▸ Source extract
━━━━━━

Older adults are closing the generation gap on technology usage
Bangor Daily News - The pandemic has only amplified this adoption of technology, with 61 percent of adults 65 and older owning a smartphone now, up from just 13% in 2012. In fact, three in four people age 50-plus say they rely on technology to stay connected, with those in their 50s (76 percent), 60s (79 percent), and 70s (72 percent) all exceeding 70 percent.
While older adults may not be using their smartphones as much as their younger counterparts, they are using their mobile devices more often for video chatting, online searches, entertainment, and social media. According to the AARP, seniors are helping to drive the growth in smart home technology as well.
Adults 70-plus have a particular fondness for tablets with more than half (53 percent) owning one — up from 40 percent in 2019 — with 69 percent of them using them daily. Devices are being used to attend a live, virtual event like an exercise class, and older adults are logging in more often to streaming services such as Netflix, Amazon, Hulu, and Disney+, with 58 percent saying they are streaming weekly.
Observation - one the things people get concerned about is whether streaming is here to stay in senior living. It is. And whether older adults know how to use technology. They do!
Caring for my aging mother has helped me live in the present
WAPO - Erika Shimahara says in real life, outside of yoga or meditation classes where we’re encouraged to be “in the moment,” few things get our undivided attention. Increasingly, we are emboldened to multitask. But this is not how her mother approaches life. To connect with her in the most meaningful way, “in the moment” is where I need to be, she says.
Observation - great article. Being in the moment is so hard yet so necessary not just in caregiving but in life. And jumping into the reality of the person you are caring for almost forces that in the moment behavior.
Dementia Is a Place Where My Mother Lives. It Is Not Who She Is
NYTimes - Another great guest post, this time by Suzanne Finnamore. Dementia is a land where my mother lives. It is not who she is. I think of it as an actual place, like the Acropolis or Yonkers. A place where beloved and ancient queens and kings retire, where linear time doesn’t exist and the rules of society are laid aside. Whenever I go to my parents’ double-wide in Hayward, Calif., I am really traveling to Dementia.
Living in Dementia isn’t the defining chapter of her life. There is dignity in Dementia if we say there is. There is wisdom and humor and radiance if only we can see it. I make the effort because my mother does and because it is what she deserves after a long life well lived, harming no one. I am astonished by her courage, even now. Especially now.
Observation - a must read.

━━━━━━

▸ Record set
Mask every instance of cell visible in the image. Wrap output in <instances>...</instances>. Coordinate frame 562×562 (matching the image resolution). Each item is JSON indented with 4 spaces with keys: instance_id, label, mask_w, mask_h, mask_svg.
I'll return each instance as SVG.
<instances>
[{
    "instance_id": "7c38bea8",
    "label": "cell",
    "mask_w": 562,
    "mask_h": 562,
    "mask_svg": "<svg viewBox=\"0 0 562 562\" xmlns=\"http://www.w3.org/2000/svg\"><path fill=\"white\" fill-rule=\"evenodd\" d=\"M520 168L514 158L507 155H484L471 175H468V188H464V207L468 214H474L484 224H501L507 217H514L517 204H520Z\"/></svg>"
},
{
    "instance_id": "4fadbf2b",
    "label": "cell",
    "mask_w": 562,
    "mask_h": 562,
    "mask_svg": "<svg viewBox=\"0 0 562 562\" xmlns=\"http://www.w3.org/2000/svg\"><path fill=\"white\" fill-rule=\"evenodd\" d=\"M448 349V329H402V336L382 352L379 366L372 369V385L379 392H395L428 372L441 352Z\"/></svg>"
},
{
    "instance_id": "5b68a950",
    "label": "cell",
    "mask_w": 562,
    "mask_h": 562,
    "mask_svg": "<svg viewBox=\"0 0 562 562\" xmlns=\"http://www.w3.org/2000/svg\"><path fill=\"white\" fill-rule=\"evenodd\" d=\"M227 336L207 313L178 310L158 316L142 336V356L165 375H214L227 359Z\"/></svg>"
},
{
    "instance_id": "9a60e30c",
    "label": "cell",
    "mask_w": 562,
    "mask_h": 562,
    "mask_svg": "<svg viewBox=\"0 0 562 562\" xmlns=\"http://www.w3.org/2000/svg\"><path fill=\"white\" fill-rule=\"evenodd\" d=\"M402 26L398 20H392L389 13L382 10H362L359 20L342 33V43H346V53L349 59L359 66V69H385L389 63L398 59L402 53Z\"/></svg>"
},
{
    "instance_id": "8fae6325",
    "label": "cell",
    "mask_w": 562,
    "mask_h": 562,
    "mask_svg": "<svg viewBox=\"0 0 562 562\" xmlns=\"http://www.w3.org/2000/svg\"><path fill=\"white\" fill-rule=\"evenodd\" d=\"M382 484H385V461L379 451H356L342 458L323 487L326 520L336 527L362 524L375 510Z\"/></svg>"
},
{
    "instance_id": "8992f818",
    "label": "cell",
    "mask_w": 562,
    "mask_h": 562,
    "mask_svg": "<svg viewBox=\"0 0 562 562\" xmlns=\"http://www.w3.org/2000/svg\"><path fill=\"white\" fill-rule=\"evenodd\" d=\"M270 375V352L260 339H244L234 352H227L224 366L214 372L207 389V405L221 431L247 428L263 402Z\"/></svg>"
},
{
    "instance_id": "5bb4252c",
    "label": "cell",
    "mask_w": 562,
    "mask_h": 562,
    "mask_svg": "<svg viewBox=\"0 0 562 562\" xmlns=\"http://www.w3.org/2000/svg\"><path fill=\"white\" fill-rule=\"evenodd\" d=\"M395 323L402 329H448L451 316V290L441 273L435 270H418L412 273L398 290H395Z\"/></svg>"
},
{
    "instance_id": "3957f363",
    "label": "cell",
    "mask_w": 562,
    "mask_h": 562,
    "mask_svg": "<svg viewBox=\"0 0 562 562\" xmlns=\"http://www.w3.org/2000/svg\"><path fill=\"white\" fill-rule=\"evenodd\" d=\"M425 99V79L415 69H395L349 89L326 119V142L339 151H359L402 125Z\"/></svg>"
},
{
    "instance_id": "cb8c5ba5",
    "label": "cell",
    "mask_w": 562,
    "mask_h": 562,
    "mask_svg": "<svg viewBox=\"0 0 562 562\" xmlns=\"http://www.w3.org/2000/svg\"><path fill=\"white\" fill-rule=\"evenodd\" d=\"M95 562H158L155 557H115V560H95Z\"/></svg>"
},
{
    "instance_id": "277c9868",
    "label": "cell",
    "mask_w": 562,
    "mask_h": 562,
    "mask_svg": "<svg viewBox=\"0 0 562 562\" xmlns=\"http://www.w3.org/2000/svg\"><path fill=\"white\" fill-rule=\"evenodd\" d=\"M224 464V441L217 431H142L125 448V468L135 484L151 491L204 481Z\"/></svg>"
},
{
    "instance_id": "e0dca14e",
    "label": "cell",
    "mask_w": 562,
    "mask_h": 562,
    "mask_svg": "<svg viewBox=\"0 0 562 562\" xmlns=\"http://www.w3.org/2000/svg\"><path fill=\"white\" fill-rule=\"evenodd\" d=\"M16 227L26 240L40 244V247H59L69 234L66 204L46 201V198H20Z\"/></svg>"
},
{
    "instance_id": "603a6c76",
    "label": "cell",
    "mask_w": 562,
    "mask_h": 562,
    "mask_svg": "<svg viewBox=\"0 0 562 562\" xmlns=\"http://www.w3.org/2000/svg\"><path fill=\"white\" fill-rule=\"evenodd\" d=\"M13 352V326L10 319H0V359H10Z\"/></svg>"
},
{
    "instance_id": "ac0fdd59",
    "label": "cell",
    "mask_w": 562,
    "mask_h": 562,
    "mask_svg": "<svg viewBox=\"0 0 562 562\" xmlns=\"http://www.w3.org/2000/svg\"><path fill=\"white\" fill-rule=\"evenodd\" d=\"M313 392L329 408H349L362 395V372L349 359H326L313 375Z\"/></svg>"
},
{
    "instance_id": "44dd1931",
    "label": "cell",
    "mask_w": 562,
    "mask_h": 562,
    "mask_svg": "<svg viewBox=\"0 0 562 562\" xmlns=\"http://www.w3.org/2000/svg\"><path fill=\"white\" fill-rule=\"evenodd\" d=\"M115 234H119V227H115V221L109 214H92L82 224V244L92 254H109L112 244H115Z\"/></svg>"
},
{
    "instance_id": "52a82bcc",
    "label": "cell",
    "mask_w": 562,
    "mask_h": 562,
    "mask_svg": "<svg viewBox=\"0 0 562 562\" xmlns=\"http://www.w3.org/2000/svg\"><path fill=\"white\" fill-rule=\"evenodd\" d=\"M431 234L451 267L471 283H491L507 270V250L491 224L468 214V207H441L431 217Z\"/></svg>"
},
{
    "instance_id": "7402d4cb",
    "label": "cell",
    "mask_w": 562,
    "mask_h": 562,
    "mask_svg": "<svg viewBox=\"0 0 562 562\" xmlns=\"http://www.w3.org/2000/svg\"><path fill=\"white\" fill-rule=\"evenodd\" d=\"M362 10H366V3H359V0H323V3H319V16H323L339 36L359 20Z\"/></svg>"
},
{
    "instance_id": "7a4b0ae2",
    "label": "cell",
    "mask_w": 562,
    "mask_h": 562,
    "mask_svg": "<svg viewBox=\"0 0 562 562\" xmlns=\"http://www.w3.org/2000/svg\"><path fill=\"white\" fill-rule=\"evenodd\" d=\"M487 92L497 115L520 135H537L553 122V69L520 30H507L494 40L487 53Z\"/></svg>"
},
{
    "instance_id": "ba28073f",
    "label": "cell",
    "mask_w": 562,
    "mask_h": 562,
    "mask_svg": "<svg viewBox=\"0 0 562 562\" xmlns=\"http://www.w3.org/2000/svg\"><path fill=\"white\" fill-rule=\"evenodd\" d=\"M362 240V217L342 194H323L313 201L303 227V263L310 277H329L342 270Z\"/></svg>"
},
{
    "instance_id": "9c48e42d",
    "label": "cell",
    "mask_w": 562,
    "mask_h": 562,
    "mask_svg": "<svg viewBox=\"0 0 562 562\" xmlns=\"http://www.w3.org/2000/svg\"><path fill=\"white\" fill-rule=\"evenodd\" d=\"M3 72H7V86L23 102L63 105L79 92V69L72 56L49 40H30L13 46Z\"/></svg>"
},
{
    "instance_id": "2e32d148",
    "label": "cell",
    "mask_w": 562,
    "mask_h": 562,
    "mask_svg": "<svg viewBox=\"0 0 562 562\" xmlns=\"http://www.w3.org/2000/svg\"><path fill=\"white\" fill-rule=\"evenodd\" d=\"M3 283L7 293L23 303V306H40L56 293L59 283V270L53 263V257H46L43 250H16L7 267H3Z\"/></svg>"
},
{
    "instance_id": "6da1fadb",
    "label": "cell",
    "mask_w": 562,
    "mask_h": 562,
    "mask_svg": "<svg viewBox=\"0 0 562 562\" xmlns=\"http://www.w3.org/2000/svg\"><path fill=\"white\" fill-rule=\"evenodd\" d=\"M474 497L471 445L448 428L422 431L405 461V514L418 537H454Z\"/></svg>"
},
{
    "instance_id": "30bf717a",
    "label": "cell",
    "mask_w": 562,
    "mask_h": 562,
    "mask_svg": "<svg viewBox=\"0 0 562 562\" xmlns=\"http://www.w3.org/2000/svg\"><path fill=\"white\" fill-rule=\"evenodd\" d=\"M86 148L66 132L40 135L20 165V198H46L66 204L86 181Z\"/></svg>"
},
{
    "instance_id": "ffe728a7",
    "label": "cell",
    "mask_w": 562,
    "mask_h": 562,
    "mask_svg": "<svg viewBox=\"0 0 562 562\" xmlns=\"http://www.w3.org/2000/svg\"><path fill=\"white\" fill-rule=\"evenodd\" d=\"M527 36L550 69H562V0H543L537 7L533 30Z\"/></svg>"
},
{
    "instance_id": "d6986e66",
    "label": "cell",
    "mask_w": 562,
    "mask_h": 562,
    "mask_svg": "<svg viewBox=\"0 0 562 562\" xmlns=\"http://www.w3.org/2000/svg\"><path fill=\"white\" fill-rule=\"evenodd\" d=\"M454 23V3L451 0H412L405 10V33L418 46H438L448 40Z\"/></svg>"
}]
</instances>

━━━━━━

▸ Prompt 1
Summarize the roundup in two sentences.
▸ Prompt 2
Reproduce the roundup's wording between "Observation - great" and "the moment behavior.", inclusive.
The rows have no connection to the roundup.

▸ Task solution 1
Older adults are closing the generation gap on technology, with 61 percent of people 65 and older owning a smartphone and 53 percent of adults 70-plus owning a tablet, and 58 percent of older adults streaming weekly. The roundup also points to Erika Shimahara's account of how caring for her aging mother has helped her live in the present, and to a guest post by Suzanne Finnamore describing dementia as a place where her mother lives rather than who she is.

▸ Task solution 2
Observation - great article. Being in the moment is so hard yet so necessary not just in caregiving but in life. And jumping into the reality of the person you are caring for almost forces that in the moment behavior.